DU GÉNIE DRAMATIQUE EN GRÈCE AVANT L’ÈRE VULGAIRE
i.
Du drame hiératique.

Bien qu’on en ait dit, l’œuvre de tout sacerdoce est l’amélioration de la destinée physique et morale des nations. Dans tous les pays du monde, les peuples, au sortir de l’état sauvage, passent par une phase de civilisation qu’il faut appeler sacerdotale, parce que, pendant cette première période, les lois, les mœurs, les arts, tout le gouvernement intellectuel et social relèvent directement et exclusivement du sacerdoce.

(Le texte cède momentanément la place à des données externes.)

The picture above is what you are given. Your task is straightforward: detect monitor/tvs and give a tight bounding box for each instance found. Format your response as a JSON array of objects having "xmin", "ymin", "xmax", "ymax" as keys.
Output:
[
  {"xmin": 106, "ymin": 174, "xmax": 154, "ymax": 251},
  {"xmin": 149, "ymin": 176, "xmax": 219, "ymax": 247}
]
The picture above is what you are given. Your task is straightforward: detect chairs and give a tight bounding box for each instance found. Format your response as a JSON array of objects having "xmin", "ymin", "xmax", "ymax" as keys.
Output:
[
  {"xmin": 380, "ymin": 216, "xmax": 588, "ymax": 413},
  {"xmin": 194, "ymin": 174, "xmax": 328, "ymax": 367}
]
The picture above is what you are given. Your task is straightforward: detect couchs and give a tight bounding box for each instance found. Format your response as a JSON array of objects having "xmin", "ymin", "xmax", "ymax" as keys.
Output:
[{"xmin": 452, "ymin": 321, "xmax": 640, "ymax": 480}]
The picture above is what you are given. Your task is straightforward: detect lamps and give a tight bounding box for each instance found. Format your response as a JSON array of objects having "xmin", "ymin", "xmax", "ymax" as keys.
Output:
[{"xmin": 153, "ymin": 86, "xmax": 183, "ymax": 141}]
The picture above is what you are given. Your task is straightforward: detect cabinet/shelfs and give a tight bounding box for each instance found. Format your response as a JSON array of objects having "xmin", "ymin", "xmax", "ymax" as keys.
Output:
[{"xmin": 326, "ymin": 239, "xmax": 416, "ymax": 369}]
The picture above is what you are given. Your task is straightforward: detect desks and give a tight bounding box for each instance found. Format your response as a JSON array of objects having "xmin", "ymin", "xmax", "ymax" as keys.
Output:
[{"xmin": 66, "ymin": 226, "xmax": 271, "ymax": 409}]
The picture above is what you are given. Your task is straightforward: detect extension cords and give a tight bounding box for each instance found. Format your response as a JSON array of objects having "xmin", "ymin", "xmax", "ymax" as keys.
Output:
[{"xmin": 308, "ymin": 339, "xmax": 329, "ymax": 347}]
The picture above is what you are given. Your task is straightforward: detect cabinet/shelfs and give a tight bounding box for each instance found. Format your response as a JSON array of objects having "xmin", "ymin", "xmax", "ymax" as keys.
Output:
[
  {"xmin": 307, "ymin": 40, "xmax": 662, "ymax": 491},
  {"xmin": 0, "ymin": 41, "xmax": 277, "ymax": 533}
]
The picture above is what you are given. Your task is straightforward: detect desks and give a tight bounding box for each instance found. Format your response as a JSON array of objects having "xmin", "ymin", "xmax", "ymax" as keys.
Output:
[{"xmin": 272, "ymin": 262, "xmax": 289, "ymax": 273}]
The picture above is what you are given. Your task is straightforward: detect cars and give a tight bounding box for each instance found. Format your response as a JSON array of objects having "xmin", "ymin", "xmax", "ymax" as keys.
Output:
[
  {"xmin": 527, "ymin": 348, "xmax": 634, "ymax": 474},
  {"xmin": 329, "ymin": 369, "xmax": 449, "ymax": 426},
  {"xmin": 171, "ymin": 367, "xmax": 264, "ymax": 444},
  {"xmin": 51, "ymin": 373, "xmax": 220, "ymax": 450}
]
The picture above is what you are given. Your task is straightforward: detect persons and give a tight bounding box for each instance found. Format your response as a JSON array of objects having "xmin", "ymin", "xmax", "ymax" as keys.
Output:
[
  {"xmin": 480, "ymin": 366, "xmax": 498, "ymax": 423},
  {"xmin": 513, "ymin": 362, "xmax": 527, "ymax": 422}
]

Ce qui rend confuse et difficile l’étude de ces premières époques, c’est que si, d’une part, tout sacerdoce est naturellement civilisateur, si l’influence hiératique s’accroît en proportion des bienfaits que le clergé répand par la pratique des sciences et des arts ; d’une autre part, le sacerdoce a un grand intérêt de corps à demeurer seul dépositaire des procédés artistiques, et, par suite, à retarder de tout son pouvoir la vulgarisation des connaissances qu’il possède. Il y a donc à étudier dans les époques hiératiques une double action sacerdotale, et qui semble, au premier aspect, contradictoire ; d’abord un mouvement pédagogique et civilisateur, ensuite une résistance égoïste à la complète émancipation des masses. Et, ce qui n’est pas moins remarquable, la seconde période, celle de la vulgarisation et de la liberté des arts, sera d’autant plus brillante et plus féconde en merveilles, que l’époque religieuse aura été plus forte, plus puissante, plus longuement et plus habilement comprimante.

Voyons comment les choses se sont passées en Grèce,

Ire ÉPOQUE SACERDOTALE. – PRÊTRES DEMI-DIEUX. — ARTS HIÉRATIQUES.

Tout le monde convient que les arts et la civilisation de la Grèce portent l’empreinte la plus profonde du génie religieux[1] ; et, en même temps, l’on s’étonne de ne pas trouver dans l’hellénisme les deux choses qui créent et qui maintiennent la puissance sacerdotale, à savoir l’unité de dogme et une hiérarchie fortement constituée. En effet, on ne voit pas qu’un même symbole ait jamais réuni les croyans de la Hellade. Les poésies d’Homère et d’Hésiode, qui forment en quelque sorte la Bible du polythéisme, sont loin d’offrir un système de théologie compact et homogène. Nous voyons bien en Grèce des prêtres et des prêtresses, des devins et des oracles ; mais nous n’y

  1. La plupart des institutions civiles et politiques étaient fondées sur les oracles de Dodone ou de Delphes. Voyez Demosth., in. Mid., pag. 611, B, seqq.